İslâm’a göre kadının eşinin evine taşınması gerekirken
Minangkabau halkı tam tersi bir uygulamaya sahiptir. Erkekler evlenince
eşlerinin evine taşınırlar. Elbette kız tarafı için bunun bir bedeli var.
Gelinin ailesi evlilik hazırlıkları sırasında damadın ailesine başlık parası
vermek zorundadır. Düğünde de damat törenle gelinin evine getirilir yani bildiğimiz
ne varsa tam tersi.
Evlilik Minangkabau kadınlarına toplumda önemli bir statü
kazandırır. Kızlar evlenince sosyal ve ekonomik imtiyaz elde ederler. Bunda
toplum geleneklerinde üst düzeyde değer verilen anneliğe adım atmaları etkili
olur. Zira ev halkı ve idaresi yaşlı kadınların elindedir. Toprak mülkiyeti
onlara aittir; ayrıca akrabalık ilişkileriyle ilgilenmek, anlaşmazlıkları
çözmek ve törenleri yönetmek de onların vazifesidir.

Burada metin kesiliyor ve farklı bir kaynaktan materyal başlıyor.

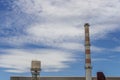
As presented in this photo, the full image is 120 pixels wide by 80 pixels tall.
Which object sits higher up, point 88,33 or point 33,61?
point 88,33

Buna karşılık Minangkabau erkekleri evin geçimini sağlamak
için çalışmak zorundadırlar. Eşinin evinde kalan erkelerin kendi annelerini
ihmal etme lüksleri de yoktur. Her sabah annesini ziyaret ederek onlarla
kahvaltı yapmaları geleneksel bir uygulamadır. Öte yandan annelerinin evlerinde
olmadığı gibi eşlerinin evlerinde de söz hakları yoktur.
Minangkabau halkı eskiden animist olmakla birlikte bir süre
Hinduizm ve Budizmin de etkisinde kalmış. İslâm’ın Endonezya adalarında
yayılmasıyla birlikte Müslüman olmuşlar. Toplum Malezya Polinezya dil ailesine
bağlı ve Malay diline çok benzeyen bir dil konuşmaktadır. 1945’te
bağımsızlıklarını kazanan Minangkabau halkının siyah-sarı-kırmızı renklerini
bayrakları asilik, cesaret-kültür ve geleneği temsil etmektedir.
16. yüzyıldan beri etkin bir biçimde ticaretle uğraşan
Minangkabaular, uzun bir süre Hollandalıların sömürgesi oldular. Bu süreçte
Hollandalılar halkı dağ eteklerinde sekiler veya taraçalar yaptırarak çeltik
tarlalarında çalıştırdılar. Ayrıca bölgedeki kahve yetiştiriciliği de bu
dönemde başladı. Yine tütün, tarçın, meyve ve sebze yetiştirdiler. Ahşap ve
metal işlemeciliği Minangkabauların mahir olduğu alanlardandır.
18. asrın sonlarında bölgeden Malakka yarımadasına yapılan
göçler arttı. Halk arazilerini satarak bölgeyi terk etmeye başladı. Malaka’da
maden ocaklarında çalışmayı tercih ettiler. 20. yüzyılda ise bölgeye Çinli
göçünün artmasını tehdit olarak algılayan Minangkabaular tekrar tarıma ağırlık
vermeye ve yeni araziler açarak işlenen toprakları genişletmeye çalıştılar.
Yoğun olarak ticaret ve tarımla uğraşan toplum sahip olduğu
anaerkil yapısıyla tüm dünyanın ilgisini çekmektedir. Bu sebeple farklı yarışma
programlarında onlara dair bir sorunun çıkması veya dünyaca meşhur gezi
dergilerinin kendilerine sayfalar dolusu yer ayırması kimseyi şaşırtmamalı.